Customer care executives review call recordings

In addition, 87% of contact centers with unified communications, have executives that participate in the review and analysis of recordings. This suggests that companies with executives that are committed and engaged in improving their customer service performance have also seen the value and invested in contact center unified communications.

Contact Center Unified Communications Best Practice Process #3: Make UC An Integral Part of the Agent Experience Programs

Everything we’ve talked about is contact center oriented, but to really reap the benefits of unified communications in the contact center, every department within your company has to participate in improving customer care. Our final contact center unified communications best practice is about collaboration with the CIO, the rest of the C suite, IT, and all customer contact functions regardless if they are in the contact center or not. Companies that are showing the best-in-class results have also made unified communications an integral part of contact center agents interacting with rest of the organization.

Contact center unified communications best practice process
Figure 4

Collaboration process between contact center executives and CIO

83% of the survey respondents with unified communications in their contact center also have a formal collaboration process with the CIO to manage customer data. This may account for their ability to deliver relevant and timely customer insights to agents.

Create a collaboration initiative

71% of these companies have also created an initiative to align all customer contact functions – contact centers, field sales, marketing, service and support. These teams can use unified communications to collaborate in real-time to stay in sync and solve customer problems. It also contributes to everyone who is customer-facing telling the same consistent story and messages – regardless of the channel, inside or outside the contact center.

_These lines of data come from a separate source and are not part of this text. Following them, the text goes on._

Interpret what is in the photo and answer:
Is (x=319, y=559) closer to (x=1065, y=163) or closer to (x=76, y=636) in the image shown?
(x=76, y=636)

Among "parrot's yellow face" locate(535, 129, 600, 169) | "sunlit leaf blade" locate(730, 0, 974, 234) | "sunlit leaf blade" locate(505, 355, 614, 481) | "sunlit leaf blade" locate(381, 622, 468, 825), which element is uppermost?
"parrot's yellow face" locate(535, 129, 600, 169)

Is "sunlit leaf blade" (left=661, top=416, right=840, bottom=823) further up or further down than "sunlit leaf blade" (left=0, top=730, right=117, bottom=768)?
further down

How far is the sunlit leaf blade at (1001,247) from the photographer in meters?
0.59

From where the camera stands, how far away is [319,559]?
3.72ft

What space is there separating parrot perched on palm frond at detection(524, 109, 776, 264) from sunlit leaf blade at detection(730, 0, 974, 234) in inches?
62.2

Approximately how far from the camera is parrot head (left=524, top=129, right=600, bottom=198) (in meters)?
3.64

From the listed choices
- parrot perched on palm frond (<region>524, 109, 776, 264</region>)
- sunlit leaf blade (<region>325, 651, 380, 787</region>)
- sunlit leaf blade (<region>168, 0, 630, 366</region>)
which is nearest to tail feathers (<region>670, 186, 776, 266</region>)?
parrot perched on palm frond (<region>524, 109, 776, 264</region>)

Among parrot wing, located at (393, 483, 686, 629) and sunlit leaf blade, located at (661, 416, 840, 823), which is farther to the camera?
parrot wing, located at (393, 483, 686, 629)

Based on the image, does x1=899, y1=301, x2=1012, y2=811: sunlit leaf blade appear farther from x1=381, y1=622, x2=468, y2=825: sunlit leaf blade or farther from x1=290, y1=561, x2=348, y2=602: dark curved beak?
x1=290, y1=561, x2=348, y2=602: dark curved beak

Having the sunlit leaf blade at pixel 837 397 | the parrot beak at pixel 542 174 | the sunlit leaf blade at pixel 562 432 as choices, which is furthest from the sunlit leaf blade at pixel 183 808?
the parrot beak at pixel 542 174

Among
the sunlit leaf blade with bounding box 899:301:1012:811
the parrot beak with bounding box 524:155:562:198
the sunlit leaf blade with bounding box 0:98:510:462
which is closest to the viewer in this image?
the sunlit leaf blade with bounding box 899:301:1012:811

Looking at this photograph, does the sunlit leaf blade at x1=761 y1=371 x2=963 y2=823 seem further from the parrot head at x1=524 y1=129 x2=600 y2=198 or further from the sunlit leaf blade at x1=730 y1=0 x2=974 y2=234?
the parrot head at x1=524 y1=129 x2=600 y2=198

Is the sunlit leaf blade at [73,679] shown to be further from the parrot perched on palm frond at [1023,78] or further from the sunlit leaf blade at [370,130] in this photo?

In conclusion, all of this contact center unified communications best practice survey data suggests that best-practice organizations with best-practice processes, have seen contact center unified communications as a key ingredient for them to improve their customer care and service metrics. These companies have created a culture where everyone in the enterprise collaborates with each other to solve customer issues, they monitor customer communications for quality, and make sure agents have the customer data and information they need to do their jobs effectively.

In the next blog in this series, we’ll focus on the best-practice technologies companies with contact center unified communications have.